Recorded data:
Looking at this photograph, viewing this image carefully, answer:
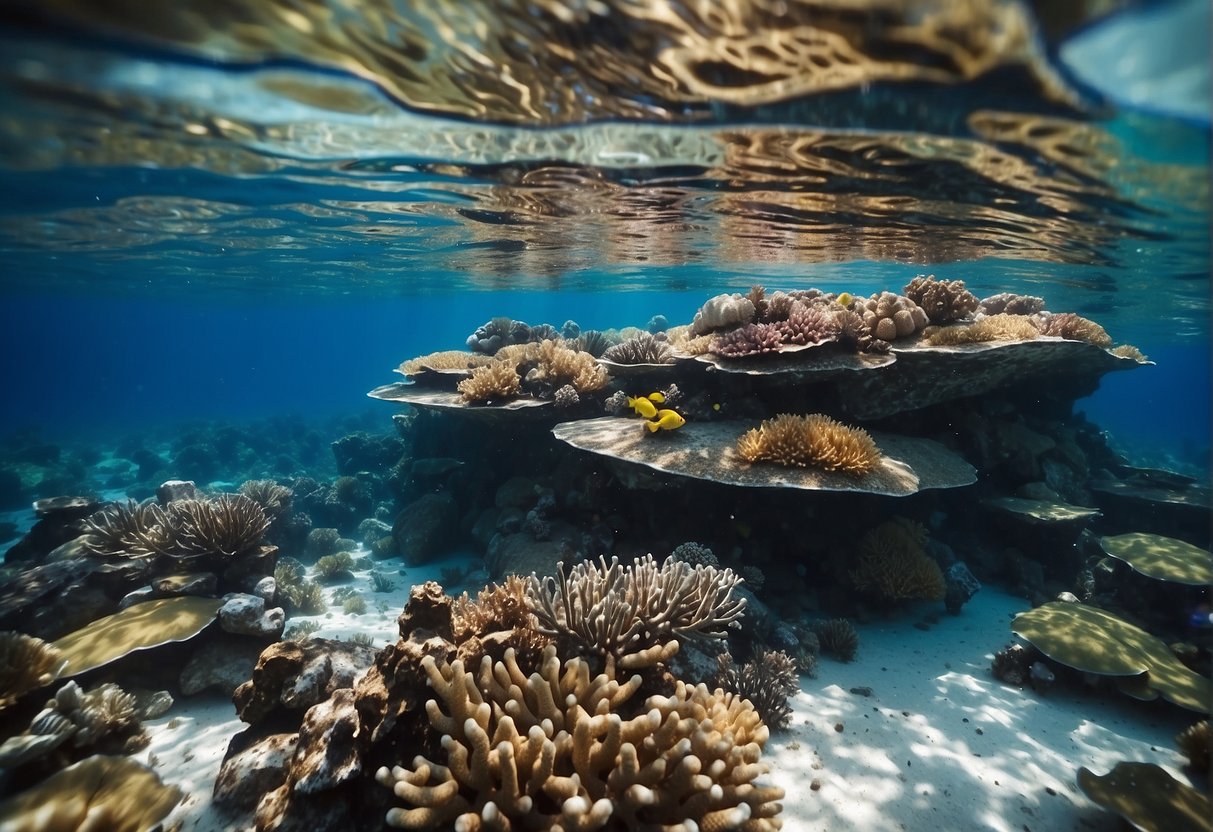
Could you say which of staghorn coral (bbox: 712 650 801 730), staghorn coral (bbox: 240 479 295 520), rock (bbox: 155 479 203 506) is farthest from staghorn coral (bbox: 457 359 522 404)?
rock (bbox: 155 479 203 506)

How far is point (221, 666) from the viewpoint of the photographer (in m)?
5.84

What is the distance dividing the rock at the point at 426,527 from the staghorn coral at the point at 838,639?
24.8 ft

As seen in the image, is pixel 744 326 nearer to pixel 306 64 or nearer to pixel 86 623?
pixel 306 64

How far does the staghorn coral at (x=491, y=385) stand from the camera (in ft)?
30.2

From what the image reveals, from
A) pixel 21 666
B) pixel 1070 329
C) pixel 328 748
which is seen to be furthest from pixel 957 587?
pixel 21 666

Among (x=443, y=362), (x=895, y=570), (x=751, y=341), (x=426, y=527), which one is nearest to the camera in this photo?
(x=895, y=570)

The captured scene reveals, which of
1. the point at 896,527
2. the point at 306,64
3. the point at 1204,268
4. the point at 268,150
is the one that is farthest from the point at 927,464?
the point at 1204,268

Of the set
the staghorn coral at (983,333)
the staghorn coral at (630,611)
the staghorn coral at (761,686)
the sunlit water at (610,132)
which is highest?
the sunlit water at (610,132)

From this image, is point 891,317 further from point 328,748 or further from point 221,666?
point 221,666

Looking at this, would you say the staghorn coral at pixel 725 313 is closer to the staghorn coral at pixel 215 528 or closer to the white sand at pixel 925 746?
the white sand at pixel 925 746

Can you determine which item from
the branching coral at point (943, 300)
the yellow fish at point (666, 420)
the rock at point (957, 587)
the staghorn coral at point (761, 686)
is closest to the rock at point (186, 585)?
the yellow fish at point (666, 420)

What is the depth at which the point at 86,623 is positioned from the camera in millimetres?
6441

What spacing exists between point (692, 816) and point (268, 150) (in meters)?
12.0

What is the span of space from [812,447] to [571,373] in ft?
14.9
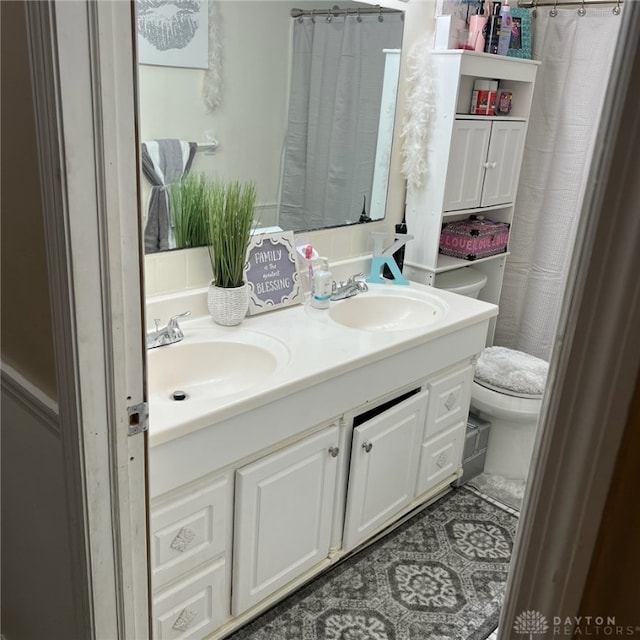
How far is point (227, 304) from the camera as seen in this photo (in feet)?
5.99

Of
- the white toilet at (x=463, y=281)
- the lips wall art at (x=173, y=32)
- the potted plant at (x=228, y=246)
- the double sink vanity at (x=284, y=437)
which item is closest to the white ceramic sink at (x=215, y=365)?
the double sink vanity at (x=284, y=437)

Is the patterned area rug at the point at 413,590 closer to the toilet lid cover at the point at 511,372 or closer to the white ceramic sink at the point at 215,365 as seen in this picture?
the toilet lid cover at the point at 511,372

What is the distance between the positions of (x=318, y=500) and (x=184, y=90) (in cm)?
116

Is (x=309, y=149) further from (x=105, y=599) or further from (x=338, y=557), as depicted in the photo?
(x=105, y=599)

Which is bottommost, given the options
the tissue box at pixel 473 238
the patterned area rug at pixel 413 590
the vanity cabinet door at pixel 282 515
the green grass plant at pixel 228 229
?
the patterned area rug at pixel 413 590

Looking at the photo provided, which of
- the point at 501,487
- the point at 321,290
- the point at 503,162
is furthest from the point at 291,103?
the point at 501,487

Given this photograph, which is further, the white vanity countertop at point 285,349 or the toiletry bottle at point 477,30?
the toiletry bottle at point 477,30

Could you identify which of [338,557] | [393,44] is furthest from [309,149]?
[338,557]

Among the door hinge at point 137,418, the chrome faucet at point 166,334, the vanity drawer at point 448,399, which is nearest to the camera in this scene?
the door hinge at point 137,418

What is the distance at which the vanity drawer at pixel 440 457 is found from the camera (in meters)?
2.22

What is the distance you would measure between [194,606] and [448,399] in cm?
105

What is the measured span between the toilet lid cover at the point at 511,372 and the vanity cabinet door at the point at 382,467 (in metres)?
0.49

---

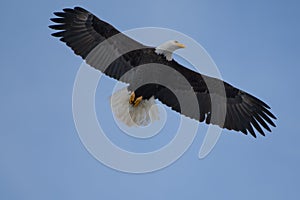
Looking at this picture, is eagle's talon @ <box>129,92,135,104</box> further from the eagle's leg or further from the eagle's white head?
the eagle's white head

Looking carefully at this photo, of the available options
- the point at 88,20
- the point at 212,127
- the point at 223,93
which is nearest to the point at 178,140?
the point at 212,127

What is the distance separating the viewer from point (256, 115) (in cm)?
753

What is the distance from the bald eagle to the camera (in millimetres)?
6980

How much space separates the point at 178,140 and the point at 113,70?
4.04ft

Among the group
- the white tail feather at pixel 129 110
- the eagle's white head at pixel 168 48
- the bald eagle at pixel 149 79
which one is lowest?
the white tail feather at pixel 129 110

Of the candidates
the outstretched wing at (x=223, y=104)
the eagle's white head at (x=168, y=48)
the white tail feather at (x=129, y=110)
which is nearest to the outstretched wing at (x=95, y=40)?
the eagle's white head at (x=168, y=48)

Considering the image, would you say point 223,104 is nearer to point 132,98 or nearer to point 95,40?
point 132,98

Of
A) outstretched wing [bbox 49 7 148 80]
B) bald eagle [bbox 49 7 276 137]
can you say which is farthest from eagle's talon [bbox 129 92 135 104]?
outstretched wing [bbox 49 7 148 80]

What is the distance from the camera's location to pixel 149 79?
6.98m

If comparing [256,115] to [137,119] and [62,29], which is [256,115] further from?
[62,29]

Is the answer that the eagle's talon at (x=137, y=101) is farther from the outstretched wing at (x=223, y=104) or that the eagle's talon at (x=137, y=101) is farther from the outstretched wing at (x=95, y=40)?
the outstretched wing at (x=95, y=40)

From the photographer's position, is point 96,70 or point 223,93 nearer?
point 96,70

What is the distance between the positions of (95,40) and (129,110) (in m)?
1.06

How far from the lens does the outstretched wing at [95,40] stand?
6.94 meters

---

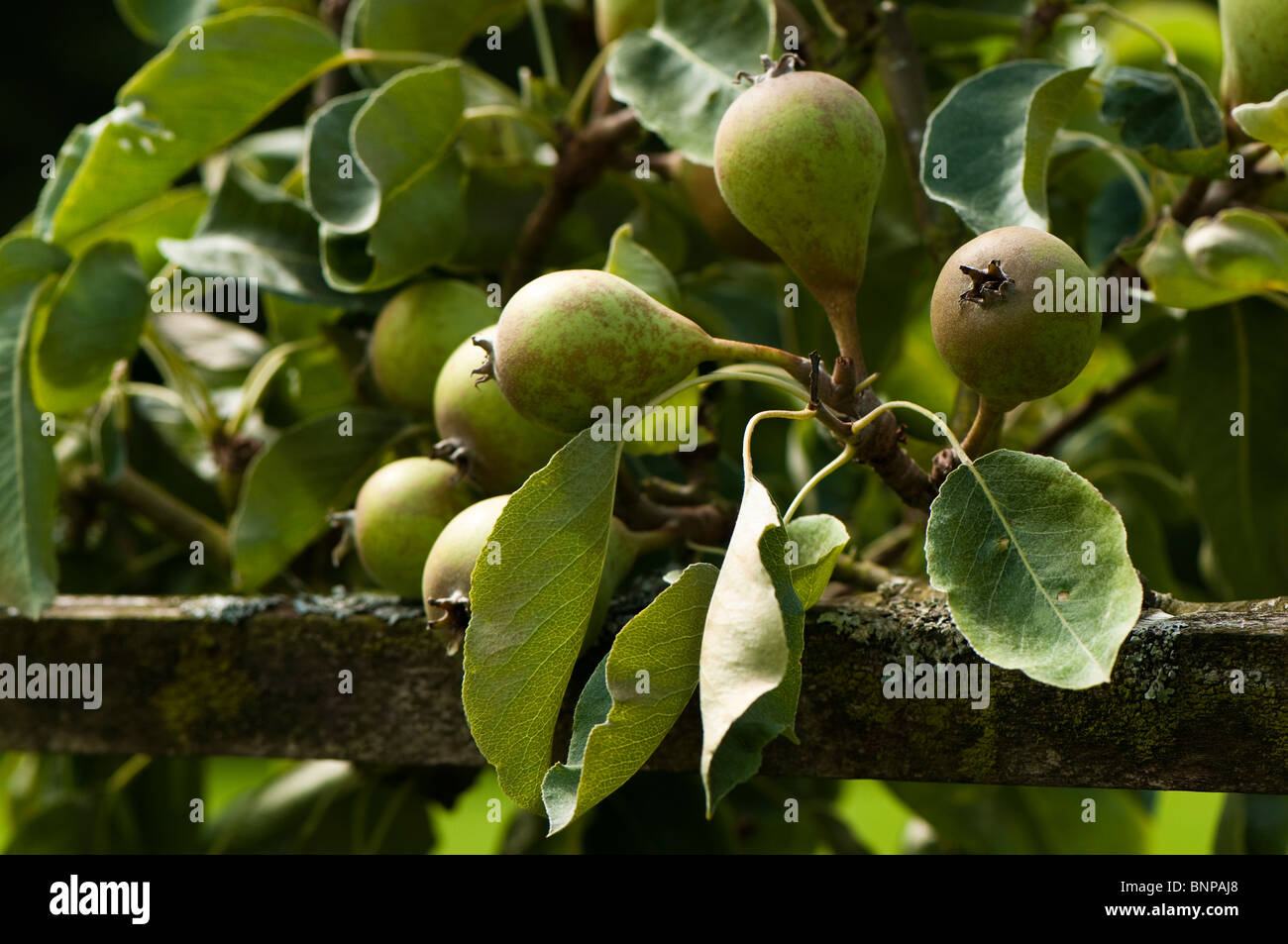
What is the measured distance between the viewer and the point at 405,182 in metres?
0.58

To do:
Count the lines in the material above that contain the word "item", treating uppercase and lowercase as different. Reply with the number only.

Output for this task:
2